Read more in [Core concepts](/luna-studio/ui/core-concepts#metrics), [Test sets](/luna-studio/ui/datasets/test-sets), and [Dataset validation](/luna-studio/ui/datasets/validation).

#### Metrics with 1 input

* Example: `toxicity`, `sexism`, `prompt_injection`
* Dataset must contain exactly one feature column, for example `["input"]`

#### Metrics with 2 or more inputs

* Example: `instruction_adherence`
* Dataset must contain exactly two or more feature columns, for example `["input", "output"]`

#### RAG based metrics

* Example: `context_adherence`, `context_relevance`, `chunk_relevance`
* Dataset must include a `documents` column
* Dataset must also include an `input` column; some metrics, such as context adherence, also require `output`

#### Agentic metrics

* Example: `tool_selection_quality`
* Dataset columns must be exactly `["tools", "input", "output"]`

#### Advanced formats

`trace` and `session` formats are only supported in `label_only_mode` or when you skip data generation and proceed directly to training.
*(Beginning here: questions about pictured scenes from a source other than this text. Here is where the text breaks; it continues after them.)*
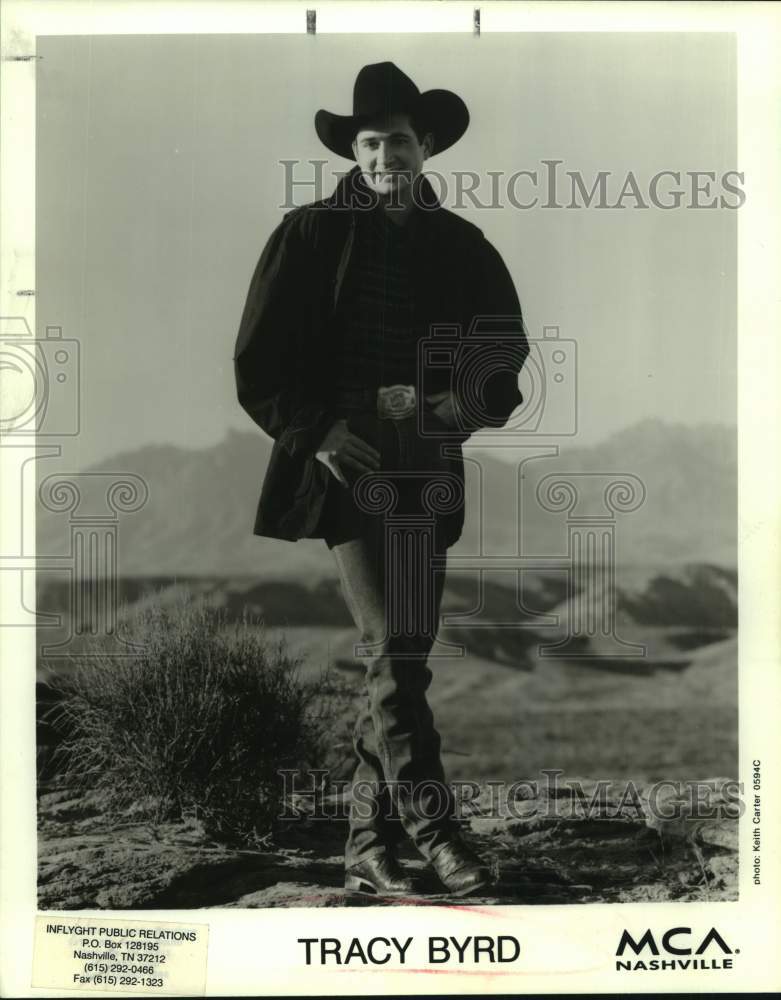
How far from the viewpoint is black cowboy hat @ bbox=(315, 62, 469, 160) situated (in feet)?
11.7

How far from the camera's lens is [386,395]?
355 centimetres

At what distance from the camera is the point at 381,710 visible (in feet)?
11.6

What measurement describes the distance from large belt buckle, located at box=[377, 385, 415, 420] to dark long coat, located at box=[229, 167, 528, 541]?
0.37 feet

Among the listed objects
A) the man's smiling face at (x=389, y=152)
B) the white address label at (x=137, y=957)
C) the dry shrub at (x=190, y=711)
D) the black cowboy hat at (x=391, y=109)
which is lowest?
the white address label at (x=137, y=957)

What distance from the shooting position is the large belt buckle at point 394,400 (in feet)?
11.6

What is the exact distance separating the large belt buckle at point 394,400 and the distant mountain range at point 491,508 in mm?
272

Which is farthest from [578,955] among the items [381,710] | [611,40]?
[611,40]

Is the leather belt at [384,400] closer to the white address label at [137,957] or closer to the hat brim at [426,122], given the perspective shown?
the hat brim at [426,122]

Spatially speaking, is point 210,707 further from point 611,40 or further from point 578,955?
point 611,40

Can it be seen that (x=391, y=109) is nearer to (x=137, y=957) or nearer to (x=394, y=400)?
(x=394, y=400)

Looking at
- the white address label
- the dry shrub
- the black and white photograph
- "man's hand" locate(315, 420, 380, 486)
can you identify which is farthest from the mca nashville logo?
"man's hand" locate(315, 420, 380, 486)

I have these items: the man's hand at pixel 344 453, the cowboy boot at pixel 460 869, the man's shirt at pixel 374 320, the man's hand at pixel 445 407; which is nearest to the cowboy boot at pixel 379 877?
the cowboy boot at pixel 460 869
Labels should be manually assigned and should match the exact metric definition you want to train or evaluate.

### Required dataset size

As a rule of thumb:

* `300-500` samples is a good minimal size for the test set
* aim for at least `100` examples per class where possible

Try to keep the class distribution reasonably balanced so evaluation results are meaningful across classes.

### Training dataset guidance

If you already have a labelled or unlabelled training dataset, a strong target for fine-tuning is around `2,000` labelled samples. The class distribution should be similar to your test set class distribution, but make sure it is not extremely skewed, for example `99/1`.

If you do not have enough training data, synthetic generation can help create training examples before fine-tuning.

## LLM-as-a-Judge Prompt

This can either be a preset metric or a custom metric which you can create using Galileo. More can be found here: [Custom LLM-as-a-Judge Metrics - Galileo](https://docs.galileo.ai/concepts/metrics/custom-metrics/custom-metrics-ui-llm#custom-llm-as-a-judge-metrics)

It is important to ensure that the LLMAJ has a high accuracy on your golden dataset. If it doesn’t, you should tune the prompt (either manually or using Autotune in Galileo), to get to a high accuracy before creating a Luna metric.
This ensures that Luna fine-tuning starts with a good understanding of the metric and avoids garbage in, garbage out.